Release of harmful information

I have a situation I hope someone can advise me on. This is as brief as I could be. There are a lot of details.

Earlier in the year, I was fired from a private company for what they decided was gross misconduct. The misconduct was going to lunch without telling anyone. Even though the only person I was told to tell was out of the office. Someone who had lied about me earlier in the day also accused me of taking an hour and a half. I believe this was called gross misconduct on purpose to make me unable to receive unemployment insurance and an extension of my health insurance. I applied for unemployment benefits and the company contested after about three months. The claims examiner from the Labor Department ordered them to release my back checks after hearing both sides. I am fully aware of the employment at will doctrine. I do not want this job back.
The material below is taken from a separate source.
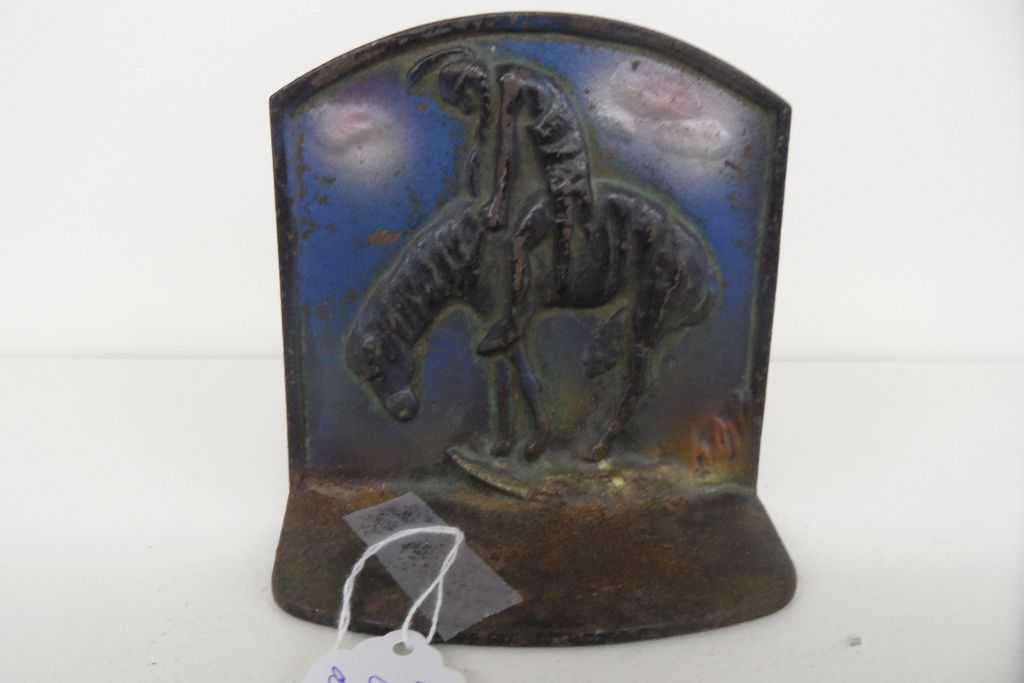 Vintage - Door Stop - Cast Iron - Indian on Horse Vintage - Door Stop - Cast Iron - Indian on Horse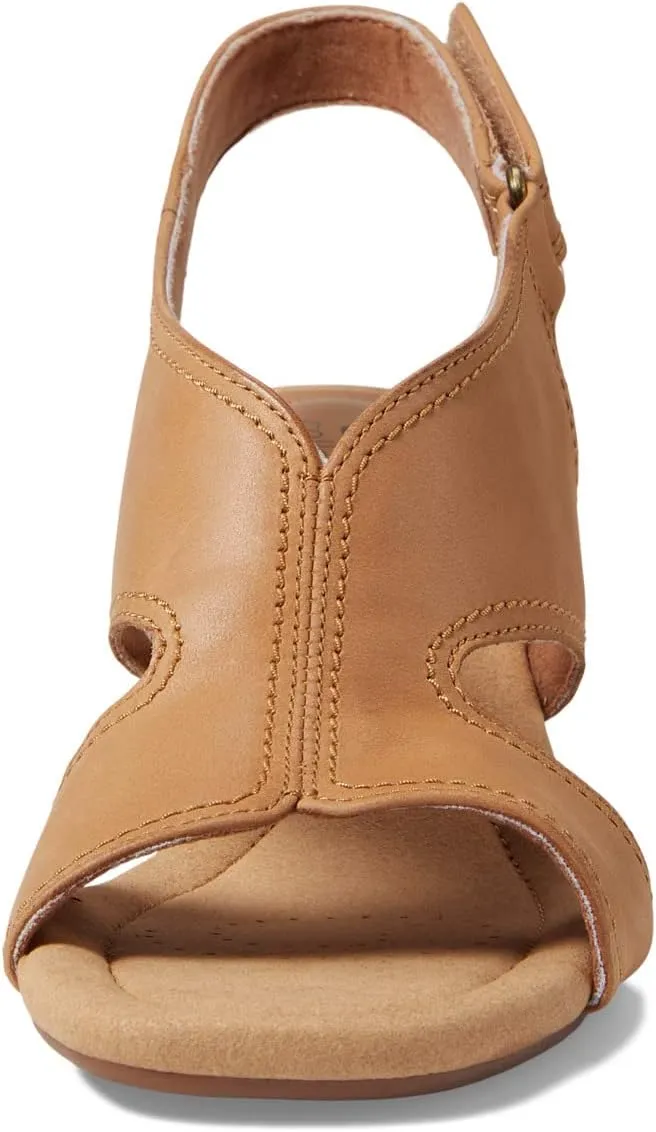 Kyarra Aster Clarks Sandals, Light Tan Leather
My main problem is that they are going against their standard policy of not revealing a persons reason for leaving the company. During a standard reference check the reason for separation is asked, so you can understand my concern. I know for a fact they will tell anyone who asks that I was terminated for misconduct. I believe this is being done out of malice, because they had to pay my unemployment benefits and because I informed the owner of the lies his son's assistant told about me that day.
I know retaliation is hard to prove.

Can anything be called misconduct?

Can I stop them from revealing the reason I am no longer there, since this is not what they normally do?

Does New York have a statute of limitations for taking action against a former employer?

Thank You.

1 answer  |  asked Aug 23, 2001 3:31 PM [EST]  |  applies to New York

Answers (1)

David M. Lira
When your ex-employer says bad things about you

If you believe that your employer is saying something false about you when you list that employer on employment applications, there is really nothing you can do to stop the employer from doing that. However, you might be able to sue the employer for defamation.
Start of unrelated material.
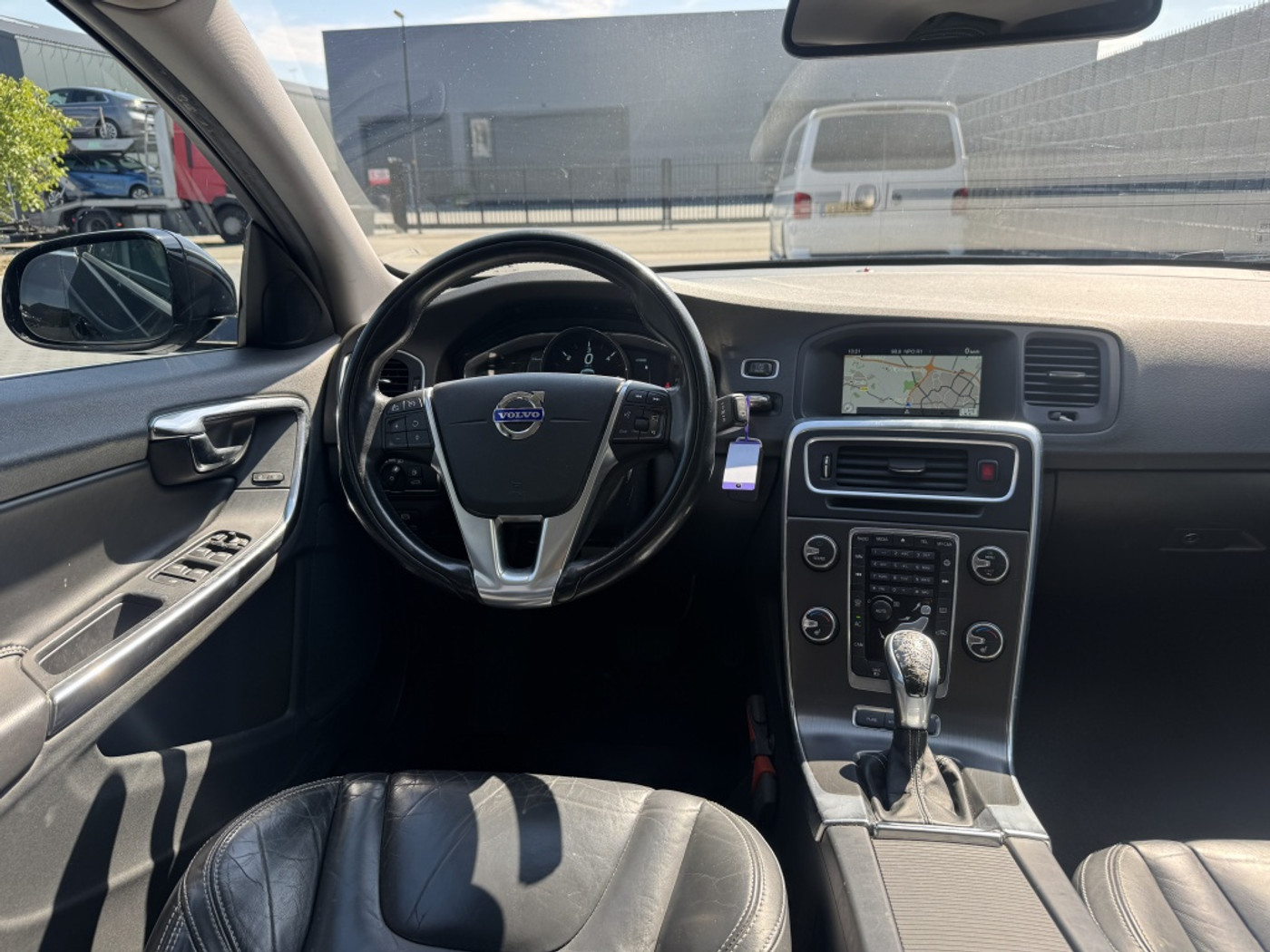 Foto van Volvo V60 Plug In Hybrid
Now, defamation is a curious animal. A statement is not necessarily defamation simply because it is negative. If it appears to be an opinion, rather than a fact, it isn't defamation, even if untrue. To be defamation, it has to look like a fact, and it has to be untrue.
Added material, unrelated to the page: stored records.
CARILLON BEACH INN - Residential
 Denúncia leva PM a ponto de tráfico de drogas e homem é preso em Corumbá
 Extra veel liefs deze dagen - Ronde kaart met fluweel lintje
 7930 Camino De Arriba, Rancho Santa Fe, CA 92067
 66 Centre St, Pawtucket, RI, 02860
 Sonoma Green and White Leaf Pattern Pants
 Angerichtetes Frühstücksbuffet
Defamation cases are also rather tricky in New York State. First, you need to get the words. It is not enough for you to say that you think the employer is saying something negative about you. There are commercial services out there that will document for you what the employer says on a reference check. If you would rather not use a commercial service, you could get someone reliable and who would be available to testify for you to pose as someone checking references, to see what your former employer is saying about you.

The statute of limitation on a defamation claim is one year from the time the statement is made. Thus, each time the defamatory statement is made, a new one year period begins.